_ÜBUNGSTEXT_:

Alles begann in Berlin

Berlin war für Studenten, die vor über 150 Jahren aus dem Rheinland und Westfalen in die Stadt kamen, eine fremde Welt. Viele stammten aus kleineren Städten, die vom Katholizismus geprägt waren. Ein solches katholisches Milieu fanden sie in der preußischen Hauptstadt nicht. Deshalb waren sie mit Begeisterung dabei, als Berliner katholische Akademiker sie 1853 zur Gründung eines Akademischen Lesevereins einluden. Die Idee des „Katholischen Lesevereins“ verbreitete sich sehr schnell, so dass es bald zur Gründung ähnlicher Vereine an anderen Universitätsstädten wie etwa Breslau, Bonn, Münster und Würzburg kam. Der Berliner Leseverein war zur Keimzelle geworden, aus dem der KV (Kartellverband katholischer deutscher Studentenvereine) entstand, der heute an fast allen deutschen Universitäten vertreten ist.

_DIE DATEN_:
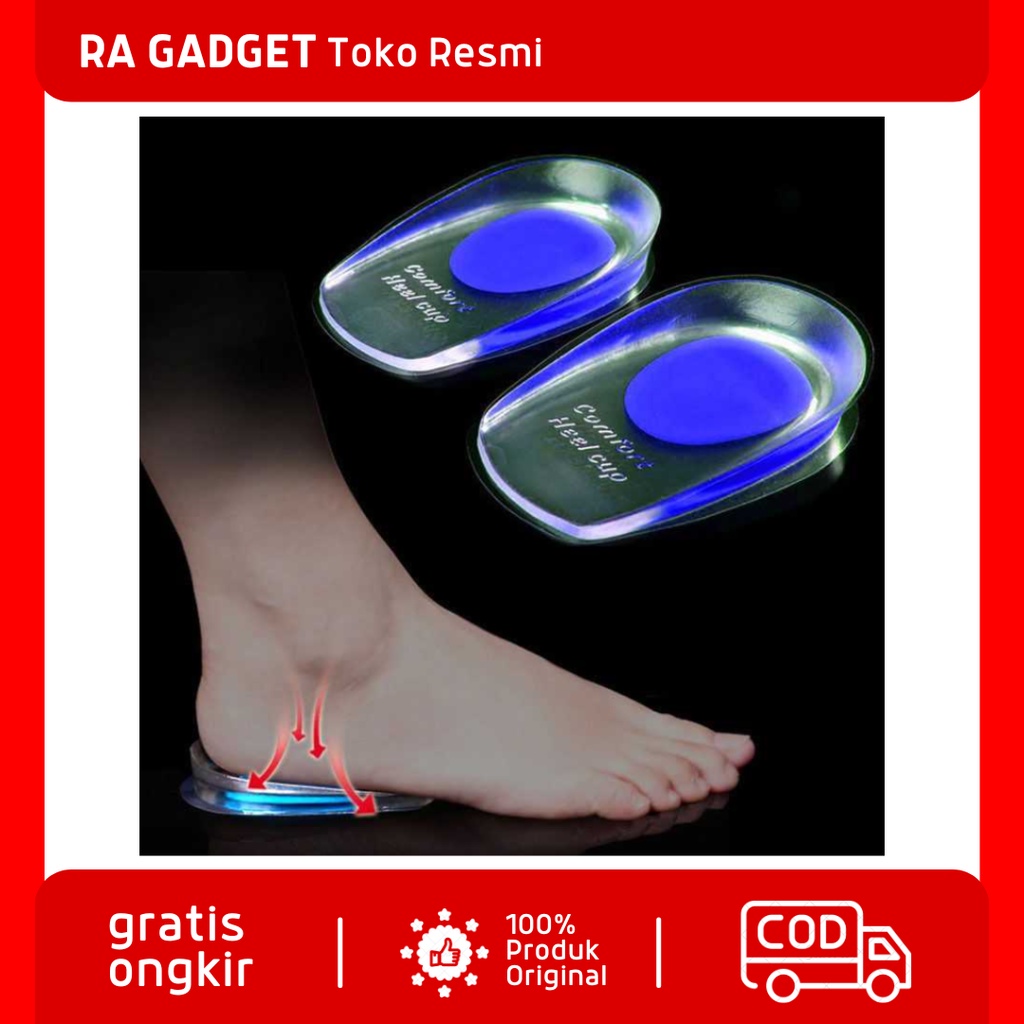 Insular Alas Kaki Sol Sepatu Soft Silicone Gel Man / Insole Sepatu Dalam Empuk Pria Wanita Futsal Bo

_ARBEITSAUFTRÄGE_:
1. Geben Sie den Abschnitt des Übungstextes unverändert aus, beginnend bei „Alles begann in“ und endend bei „Universitäten vertreten ist.“.
2. Beantworten Sie anhand des Übungstextes:
(a) In welchem Jahr luden Berliner katholische Akademiker die Studenten zur Gründung eines Akademischen Lesevereins ein?
(b) Welche Universitätsstädte werden als Orte genannt, an denen ähnliche Vereine gegründet wurden?
(c) Wofür steht die Abkürzung KV?

_LÖSUNGEN_:
1.
Alles begann in Berlin

Berlin war für Studenten, die vor über 150 Jahren aus dem Rheinland und Westfalen in die Stadt kamen, eine fremde Welt. Viele stammten aus kleineren Städten, die vom Katholizismus geprägt waren. Ein solches katholisches Milieu fanden sie in der preußischen Hauptstadt nicht. Deshalb waren sie mit Begeisterung dabei, als Berliner katholische Akademiker sie 1853 zur Gründung eines Akademischen Lesevereins einluden. Die Idee des „Katholischen Lesevereins“ verbreitete sich sehr schnell, so dass es bald zur Gründung ähnlicher Vereine an anderen Universitätsstädten wie etwa Breslau, Bonn, Münster und Würzburg kam. Der Berliner Leseverein war zur Keimzelle geworden, aus dem der KV (Kartellverband katholischer deutscher Studentenvereine) entstand, der heute an fast allen deutschen Universitäten vertreten ist.

2.
(a) 1853
(b) Breslau, Bonn, Münster und Würzburg
(c) Kartellverband katholischer deutscher Studentenvereine